While I’ve never been asked to help out a business after the untimely death of the owner, I know that day will be coming soon. Often, I have clients who want to work with me because they’re preparing for their exit from the business.
Some have the foresight to make plans when they hear they have an illness or are approaching retirement age.
Unfortunately for some business owners, they don’t have the right plans in place when they die. As a result, there’s no one to help their family or employees negotiate through the traumatic days following the loss of an owner or founder.
For solo entrepreneurs or small enterprises where the business revolves around the owner, there’s no option but to shut the business down. Usually a lawyer or accountant can help you quickly transition through the necessary paperwork.
However, when there are employees and customers, substantial assets, loans or payables, as well as work in progress – often factors in larger businesses – things are usually much more complicated and can take months or years to wrap up.
So what would happen if your staff woke up one morning and discovered you died?
Hopefully, they will miss you and shed some tears, which means you probably made a difference in their lives.
However, without a plan for emergencies like death or even the disability of an owner or founder, companies that were once going concerns stumble and begin the downward slide into oblivion.
The lack of a vision, direction and strategy that the owner brought is missing after a few weeks or months while the family is grieving. Often key employees who doubt the future without a leader jump ship. Without leadership, many businesses and their employees become paralyzed by indecision. The future of the business is often bleak.
While a life insurance policy might protect your family from some of the loss of income, does it protect them from the financial liability of your businesses?

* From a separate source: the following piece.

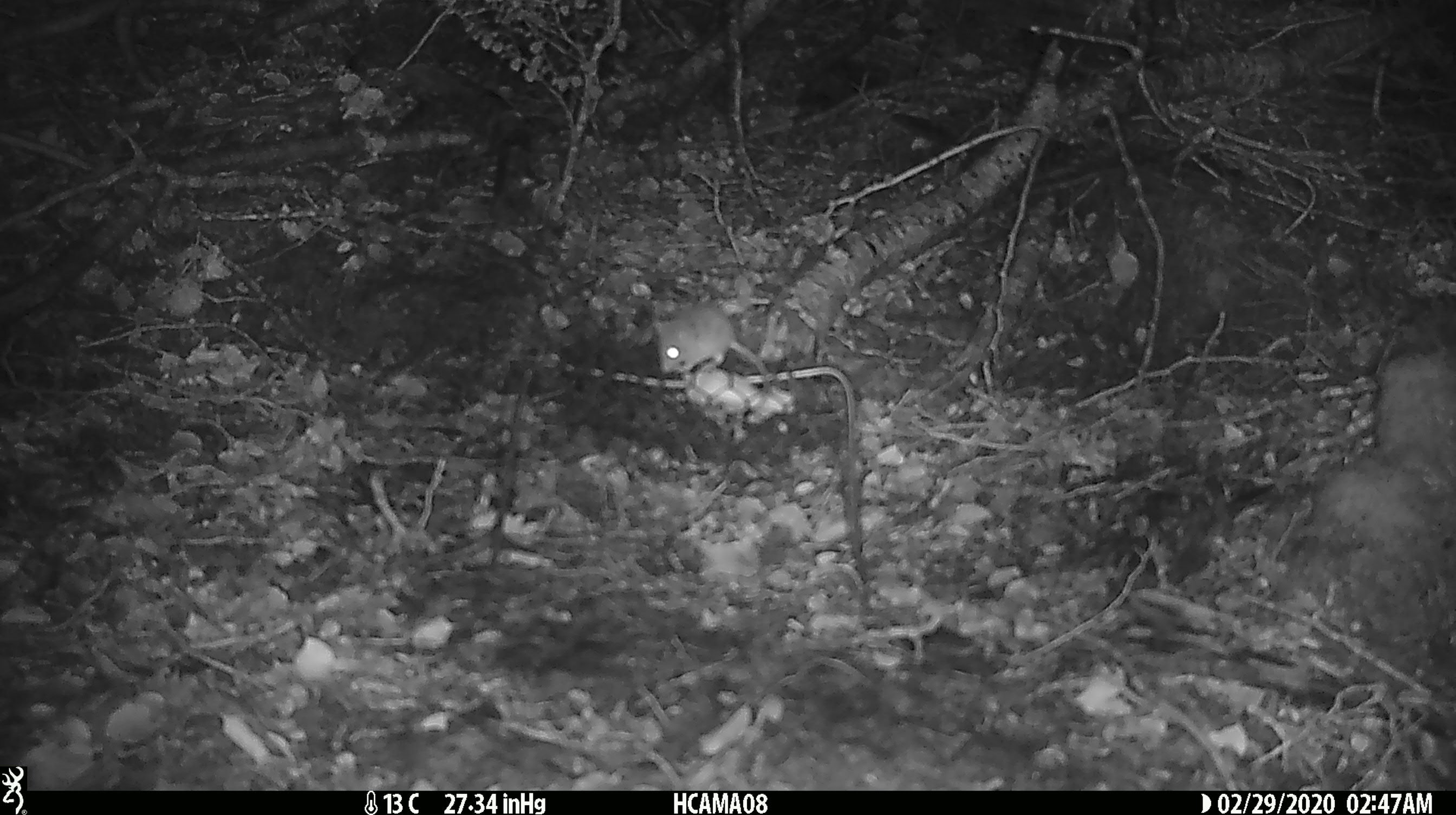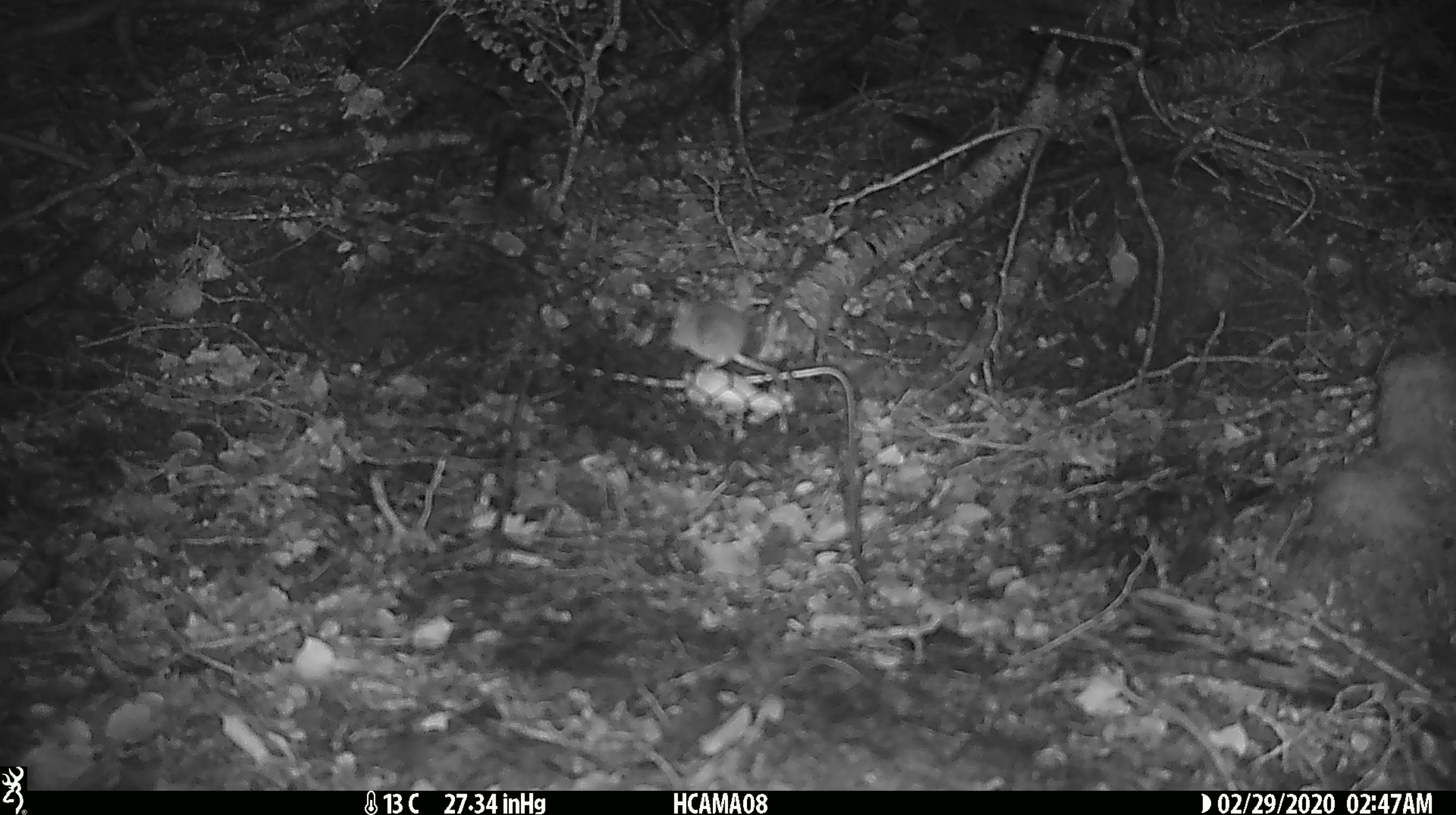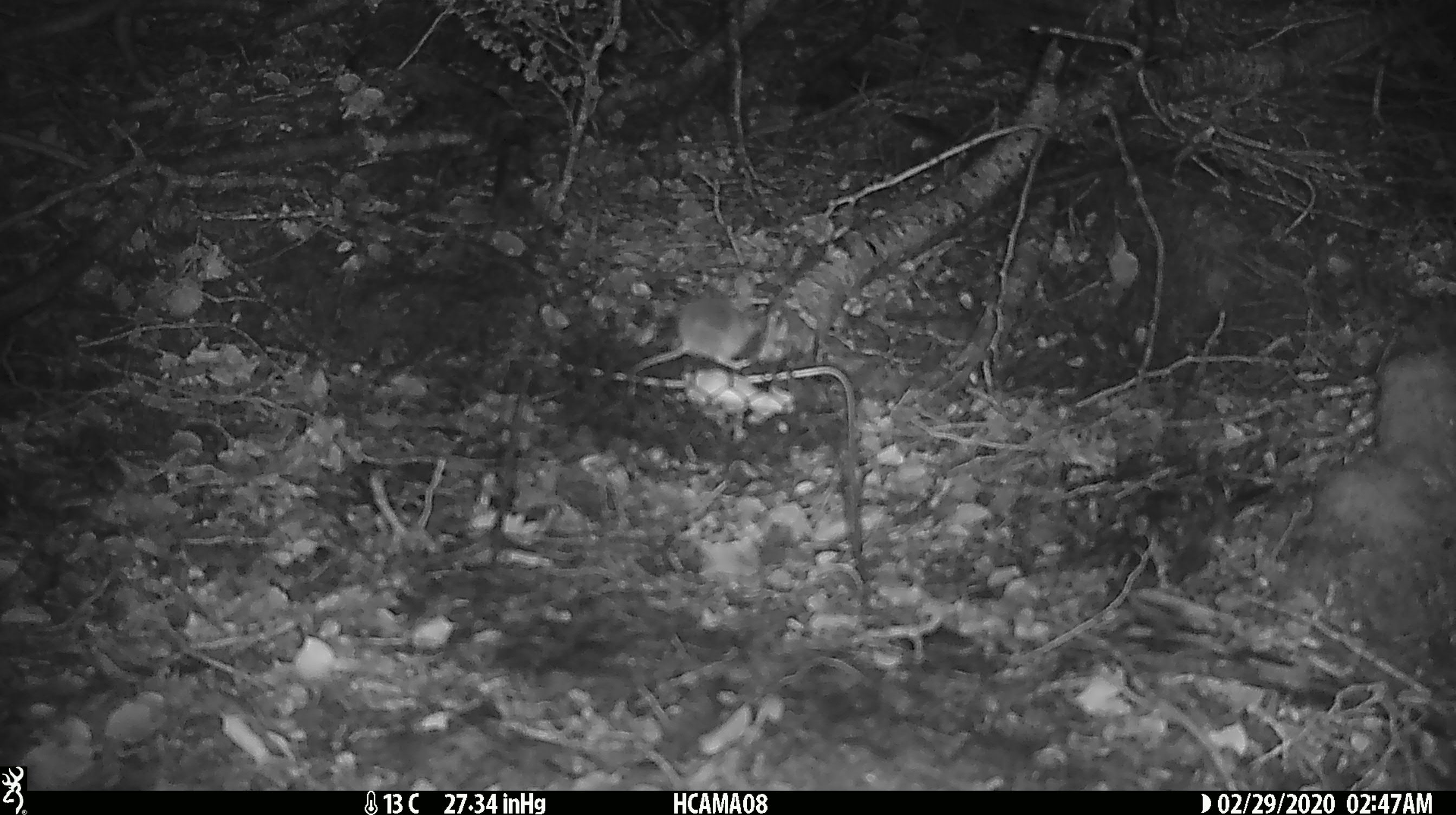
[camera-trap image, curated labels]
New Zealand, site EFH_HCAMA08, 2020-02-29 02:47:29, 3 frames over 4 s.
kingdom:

To ensure that your business can survive you, there are a number of things you might do:
- write down a plan for the worst-case scenarios and discuss them with key staff members;
- talk to trusted advisers, including lawyers, accountants or mentors, about what your plans for the business are;
- discuss or document some options for transitioning the ownership of your business should disaster hit, such as:
- who should your management talk to?
- will they need a business coach or fractional CEO to come in and help?
- what should they expect in terms of leadership from your family?
- how would you value the business if it needs to be sold?
- what happens if they can’t sell the business?
- how should they deal with family?
While the answers might be included in your will, having backup documentation in your operations manual or company safe might be a great start.
Not many people come back to life after being dead. If you want to rest in peace before and after you die, it makes sense to come up with some concrete plans that position your business for the benefit of your family and employees long after your untimely departure.